You nearly roll your eyes, instead opting to cross your arms and give him a quirked brow. Of all the times to make a sales pitch… 

 

Ah, but he knew that look. This was a customer that was hooked. There’s that warm feeling he’ll chase again and again as long as you’ll let him. 

 

He ignores the stinging when he moves to stand, ignores your protest when you tell him to please sit back down– I don’t need you to put on a show. Opting to chatter on about sterling-silver antiques. 

 

But you’re both grinning all the while, and to an onlooker, you must look just as mad as him.

 

“FOR THE LOW, LOW PRICE OF [90% OFF!] [for participating guests only] THIS [Incriminating Evidence] STRAIGHT FROM [undisclosed location] CAN BE YOURS!” He motions, then fumbles to get something from his pocket.
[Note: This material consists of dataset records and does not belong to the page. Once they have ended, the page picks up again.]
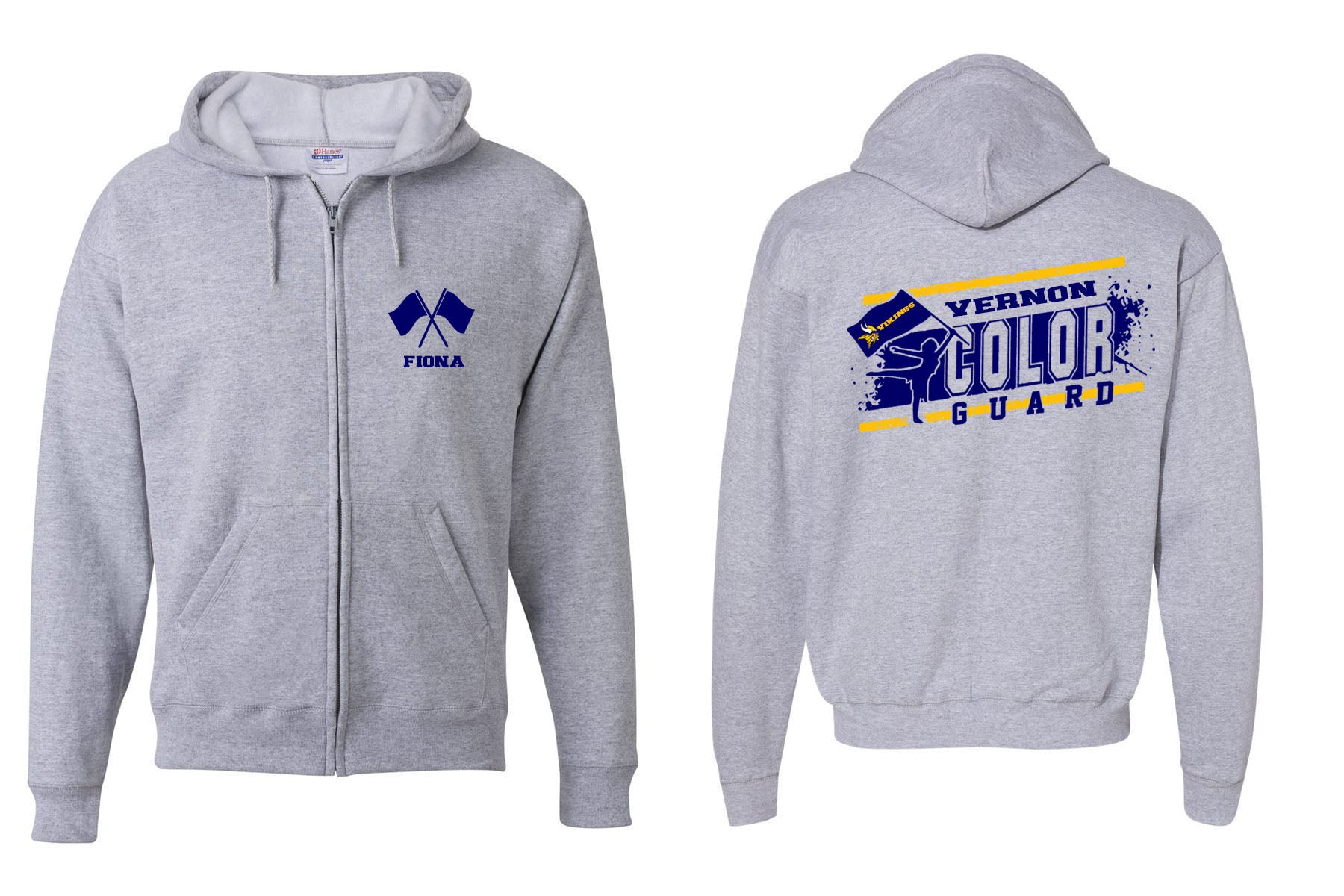 Vernon Marching Band design 4 Zip up Sweatshirt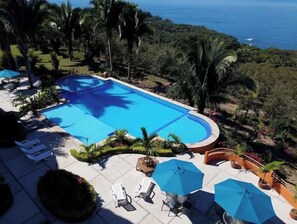 Pool - Magical Ocean Views in a 1 bedroom Jungle Paradise! Long term stays welcome! (El Divisadero)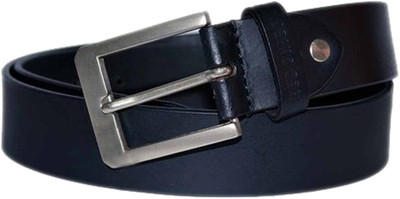 

Readybee Men Black Genuine Leather Belt, Black-200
He’s still wobbly on his feet, still just a bit uncoordinated with his hands. 

 

“Alright, alright, I’m sold.” You put a hand on his shoulder, nudging him back to sitting. “Sit, before you hurt yourself.”

 

He takes that same hand and forms it into a cup, little porcelain digits methodically shaping your own, and places that heavy, well-won trinket into the center of your palm.